- Exercise objective -
Rewrite everything in the cat vaccinations text below from "Each state has" down to "Cat Be Vaccinated?", replacing "mandatory" with "required".

- Given text -
Pet Care

Vaccinations

Tuxedo kitten

Lucky for us, there are vaccines to help prevent many illnesses that affect cats. Vaccinating your cat has long been considered one of the easiest ways to help her live a long, healthy life. Not only are there different vaccines for different diseases, there are different types and combinations of vaccines.

Although vaccination has the potential to protect pets against life-threatening diseases, vaccination is not without its risks. Recently, there has been some controversy regarding duration of protection and timing of vaccination, as well as the safety and necessity of certain vaccines. What does this all mean for your cat? Vaccination is a procedure that has risks and benefits that must be weighed for every patient relative to their lifestyle and health. Your veterinarian can determine a vaccination regime that will provide the safest and best protection for your individual cat. Here are answers to some of your most frequently asked questions regarding vaccines:

What Exactly Are Vaccines?

Vaccines help prepare the body's immune system to fight the invasion of disease-causing organisms. Vaccines contain antigens, which look like the disease-causing organism to the immune system but don't actually cause disease. When the vaccine is introduced to the body, the immune system is mildly stimulated. If a cat is ever exposed to the real disease, his immune system is now prepared to recognize and fight it off entirely or reduce its severity.

How Important Are Vaccines to the Health of My Cat?

Bottom line—vaccines are very important in managing the health of your cats. That said, not every cat needs to be vaccinated against every disease. It is very important to discuss with your veterinarian a vaccination protocol that’s right for your cat. Factors that should be examined include age, medical history, environment and lifestyle. Most vets highly recommend administering core vaccines to healthy cats.

What Are Core Vaccines?

The American Association of Feline Practitioners divided vaccines into two categories—core and non-core. Core vaccines are considered vital to all cats and protect against panleukopenia (feline distemper), feline calici virus, feline herpes virus type I (rhinotracheitis) and rabies. Non-core vaccines are given depending on the cat's lifestyle; these include vaccines for feline leukemia virus, Bordetella, Chylamydophila felis and feline immunodeficiency virus. Your veterinarian can determine what vaccines are best for your cat.

Are Any Vaccines Required By Law?

Each state has its own laws governing the administration of the rabies vaccine. Some areas require yearly rabies vaccination. Other areas call for vaccines every three years. In almost all states, proof of rabies vaccination is mandatory.

How Often Should My Adult Cat Be Vaccinated?

Your veterinarian can best determine a vaccination schedule for your cat. This will depend on the type of vaccine, your cat’s age, medical history, environment and lifestyle. Adult cats might be revaccinated annually or every three years.

When Should My Kitten Be Vaccinated?

Kittens automatically receive antibodies in the milk their mother produces if their mother has a healthy immune system. These antibodies help protect against infectious disease until the kitten's own immune system develops. When the kitten is around six to eight weeks of age, your veterinarian can begin to administer a series of vaccines at three- or four-week intervals until the kitten reaches 16 weeks of age.

- Supplied records -
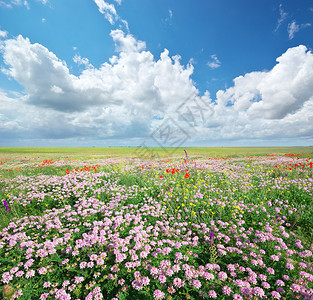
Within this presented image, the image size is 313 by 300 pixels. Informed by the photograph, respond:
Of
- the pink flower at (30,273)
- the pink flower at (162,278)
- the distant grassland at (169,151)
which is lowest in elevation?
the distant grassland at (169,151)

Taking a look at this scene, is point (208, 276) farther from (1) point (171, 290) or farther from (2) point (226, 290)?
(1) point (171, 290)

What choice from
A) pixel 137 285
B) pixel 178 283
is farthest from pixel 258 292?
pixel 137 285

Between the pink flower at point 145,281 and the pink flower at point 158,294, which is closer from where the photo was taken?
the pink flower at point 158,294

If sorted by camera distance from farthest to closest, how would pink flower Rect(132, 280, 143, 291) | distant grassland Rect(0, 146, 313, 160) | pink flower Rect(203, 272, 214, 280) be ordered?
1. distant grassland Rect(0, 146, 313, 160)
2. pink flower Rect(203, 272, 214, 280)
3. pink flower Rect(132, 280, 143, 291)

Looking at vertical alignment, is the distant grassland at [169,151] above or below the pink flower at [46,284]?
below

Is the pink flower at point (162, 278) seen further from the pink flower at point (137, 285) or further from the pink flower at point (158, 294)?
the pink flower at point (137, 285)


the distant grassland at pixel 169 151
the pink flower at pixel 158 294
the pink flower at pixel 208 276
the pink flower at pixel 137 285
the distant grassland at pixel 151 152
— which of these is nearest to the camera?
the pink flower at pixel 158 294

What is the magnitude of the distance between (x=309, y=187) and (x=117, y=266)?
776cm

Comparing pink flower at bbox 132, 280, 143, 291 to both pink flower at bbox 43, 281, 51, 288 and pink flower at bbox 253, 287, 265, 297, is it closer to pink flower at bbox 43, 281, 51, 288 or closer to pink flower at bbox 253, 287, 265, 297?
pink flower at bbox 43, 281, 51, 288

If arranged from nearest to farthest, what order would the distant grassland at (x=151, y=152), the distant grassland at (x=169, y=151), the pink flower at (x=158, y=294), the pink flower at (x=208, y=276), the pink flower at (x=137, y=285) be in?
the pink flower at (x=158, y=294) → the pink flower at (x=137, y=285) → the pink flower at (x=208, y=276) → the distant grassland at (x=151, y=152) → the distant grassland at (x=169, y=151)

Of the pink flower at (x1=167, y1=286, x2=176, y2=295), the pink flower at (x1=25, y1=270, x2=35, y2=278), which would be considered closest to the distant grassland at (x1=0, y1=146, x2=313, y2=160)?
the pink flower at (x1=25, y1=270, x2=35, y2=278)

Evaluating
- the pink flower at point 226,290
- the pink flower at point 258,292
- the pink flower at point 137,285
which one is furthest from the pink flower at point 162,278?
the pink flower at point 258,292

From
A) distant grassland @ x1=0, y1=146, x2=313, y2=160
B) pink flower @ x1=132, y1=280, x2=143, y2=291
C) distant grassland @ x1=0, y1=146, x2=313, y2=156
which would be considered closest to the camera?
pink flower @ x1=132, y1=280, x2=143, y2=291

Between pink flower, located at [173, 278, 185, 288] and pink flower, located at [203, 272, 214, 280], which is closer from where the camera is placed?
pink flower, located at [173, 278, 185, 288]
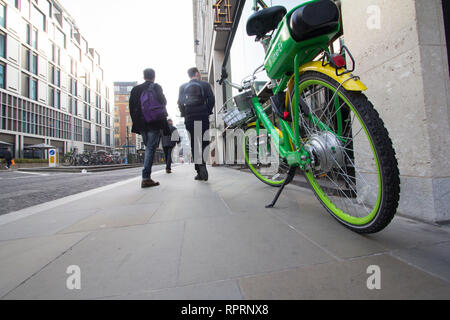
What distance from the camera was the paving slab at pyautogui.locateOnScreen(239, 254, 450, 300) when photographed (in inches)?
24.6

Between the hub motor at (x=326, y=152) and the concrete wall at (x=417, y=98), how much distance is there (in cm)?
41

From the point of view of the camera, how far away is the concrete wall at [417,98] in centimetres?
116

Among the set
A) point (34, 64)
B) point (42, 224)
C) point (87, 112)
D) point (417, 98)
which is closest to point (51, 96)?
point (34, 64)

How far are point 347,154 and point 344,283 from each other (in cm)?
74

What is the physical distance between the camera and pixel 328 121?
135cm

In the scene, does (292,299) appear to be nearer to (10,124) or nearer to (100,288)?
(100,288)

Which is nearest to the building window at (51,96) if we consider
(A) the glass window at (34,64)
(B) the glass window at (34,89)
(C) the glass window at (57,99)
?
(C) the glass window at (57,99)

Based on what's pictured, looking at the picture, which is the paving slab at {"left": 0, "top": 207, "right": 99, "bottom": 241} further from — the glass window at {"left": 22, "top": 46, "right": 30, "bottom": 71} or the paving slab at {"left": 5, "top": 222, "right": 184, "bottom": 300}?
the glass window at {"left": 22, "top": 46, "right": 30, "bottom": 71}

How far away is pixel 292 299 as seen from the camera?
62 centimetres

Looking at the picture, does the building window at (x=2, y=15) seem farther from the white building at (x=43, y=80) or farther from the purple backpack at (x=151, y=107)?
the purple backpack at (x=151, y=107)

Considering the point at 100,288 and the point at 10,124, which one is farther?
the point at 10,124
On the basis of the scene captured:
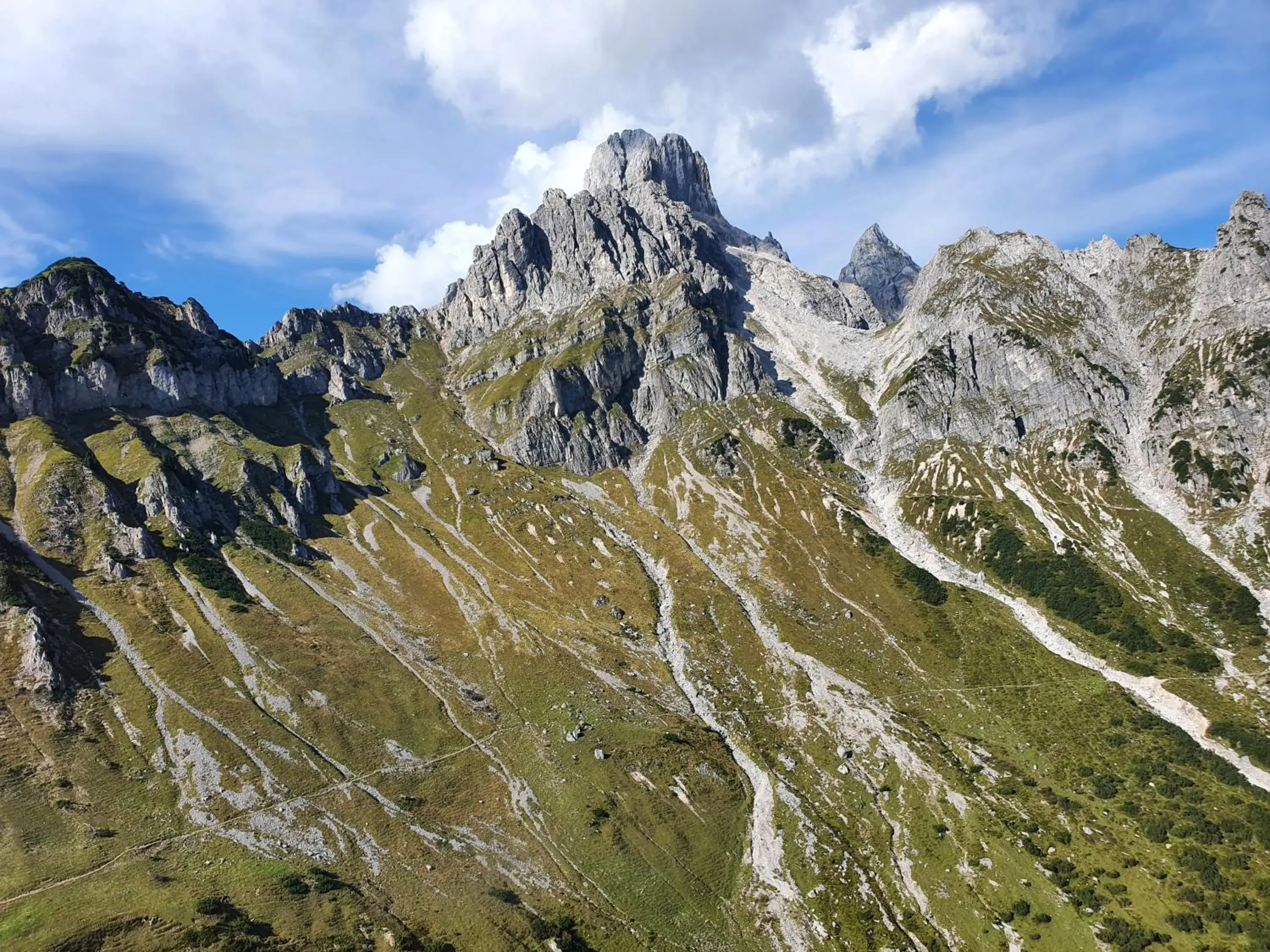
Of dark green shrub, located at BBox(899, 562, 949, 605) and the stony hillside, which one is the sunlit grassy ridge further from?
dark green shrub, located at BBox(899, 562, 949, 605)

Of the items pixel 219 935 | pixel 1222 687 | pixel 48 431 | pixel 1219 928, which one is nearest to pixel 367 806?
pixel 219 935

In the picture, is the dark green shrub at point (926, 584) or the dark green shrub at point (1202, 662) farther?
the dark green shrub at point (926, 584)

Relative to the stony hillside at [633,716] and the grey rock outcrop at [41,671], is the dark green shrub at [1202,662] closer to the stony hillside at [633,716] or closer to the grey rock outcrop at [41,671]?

- Written solution -
Each state has its own laws governing the administration of the rabies vaccine. Some areas require yearly rabies vaccination. Other areas call for vaccines every three years. In almost all states, proof of rabies vaccination is required.

How Often Should My Adult Cat Be Vaccinated?